Quantum Computing: Die Supercomputer der Zukunft

Quantum Computing soll Computertechnologien mithilfe von Quantenmechanik revolutionieren. Prinzipien wie Superposition oder Quantenverschränkung sollen in Form von Qubits in Quantencomputern zum Einsatz kommen und Hochleistungsrechner mit nahezu unbegrenzter Leistungsfähigkeit kreieren. Ob Quantencomputer Realität werden, hängt von technologischen Hürden wie der Verschaltung der Qubits und modernen Kühlsystemen ab.

Was ist Quantum Computing?

Ein Gespenst geht um in der Welt der Computer – das Gespenst namens Quantum Computing. Wenn alle Prognosen zutreffen und Quantencomputer eines Tages marktreif werden, sollen sie nichts weniger als eine technologische Revolution auslösen. Wie das funktionieren soll? Durch die Gesetze der Quantenmechanik. Dazu zählen insbesondere drei Prinzipien, die sich als die Säulen des Quantum Computing bezeichnen lassen:

  • Superposition: Bezeichnet die Fähigkeit eines Quantensystems, mehrere Zustände gleichzeitig anzunehmen – 1 und 0 statt 1 oder 0.
  • Quantenverschränkung: Beschreibt ein quantenmechanisches Phänomen, bei dem zwei oder mehr Teilchen miteinander verschränkt sind und ein verbundenes Gesamtsystem bilden; Änderungen an einem Teilchen des quantenverschränkten Systems wirken sich automatisch auf alle verbundenen Teilchen aus.
^^^^^^^^
ZUR AUFGABE => Schreib den Text über Quantum Computing dort weiter, wo er aufhört. Die Datensätze werden hier nicht gebraucht.

AUSGELESENE DATENSÄTZE =>
^^^^^^^^
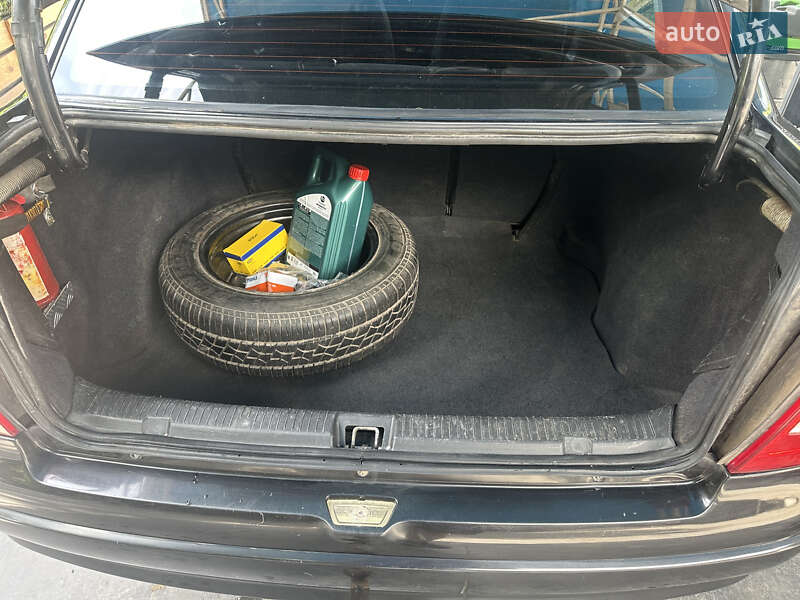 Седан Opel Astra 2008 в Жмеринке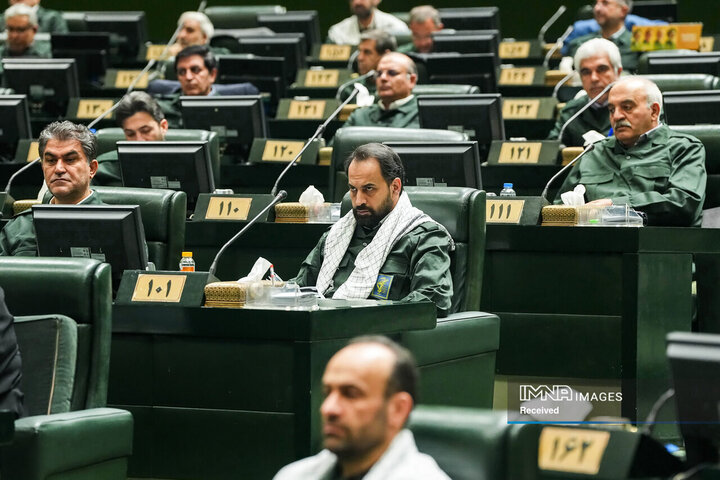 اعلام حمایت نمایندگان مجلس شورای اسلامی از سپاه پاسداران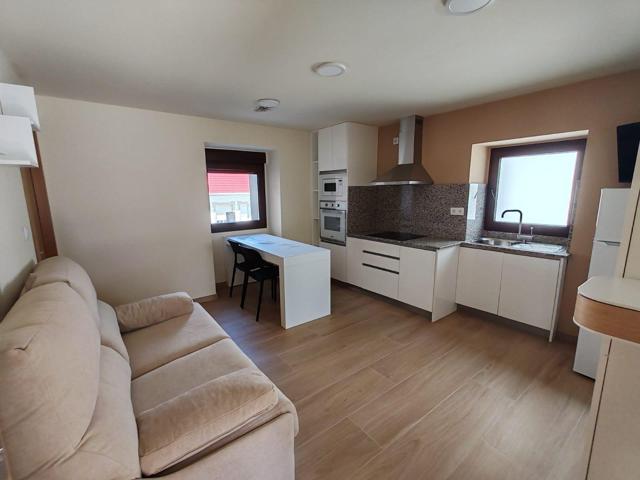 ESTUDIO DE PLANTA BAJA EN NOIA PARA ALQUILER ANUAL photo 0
^^^^^^^^
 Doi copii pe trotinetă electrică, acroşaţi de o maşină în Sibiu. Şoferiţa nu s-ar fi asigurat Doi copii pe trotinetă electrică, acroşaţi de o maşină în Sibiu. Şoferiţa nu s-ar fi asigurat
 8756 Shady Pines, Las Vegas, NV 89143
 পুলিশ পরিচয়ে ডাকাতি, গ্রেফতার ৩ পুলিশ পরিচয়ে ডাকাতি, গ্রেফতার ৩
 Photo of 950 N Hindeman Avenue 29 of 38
^^^^^^^^
DIE ANTWORT =>
  • Quantenkollaps: Bezeichnet den Moment, wenn Systeme in Superposition gemessen werden und dadurch in einen definierten Zustand übergehen – von 1 und 0 zu 1 oder 0.

Klassische Computer basieren auf dem binären, elektrischen Prinzip von „An/Aus“ oder „1/0“. Quantencomputer hingegen nutzen nichtbinäre, mehrdimensionale und quantenmechanische Zustände. Anders als klassische Computer lösen sie Probleme nicht nacheinander, sondern parallel und gleichzeitig – auch bei komplexen Eingaben. Auf diese Weise sollen sie eine millionenfach größere Rechenleistung und deutlich verringerte Berechnungszeiten ermöglichen.

Verläuft alles nach Plan, werden Quantencomputer für einen technologischen Evolutionssprung sorgen, der sich in allen Bereichen mit komplexer Datenverarbeitung bemerkbar machen wird. Dazu zählen u. a. E-Commerce, Kryptografie, Medizin, Finanztransaktionen sowie Big Data, KI und Machine Learning.

Wie funktioniert Quantum Computing?

Quantum Computing ist nicht leicht zu verstehen. Statt binärer Bits verwenden Quantencomputer Qubits (Quantenbits) zur Lösung mathematischer Probleme und zur Verarbeitung von Datenmengen. Das klassische Bit basiert auf Binärcode.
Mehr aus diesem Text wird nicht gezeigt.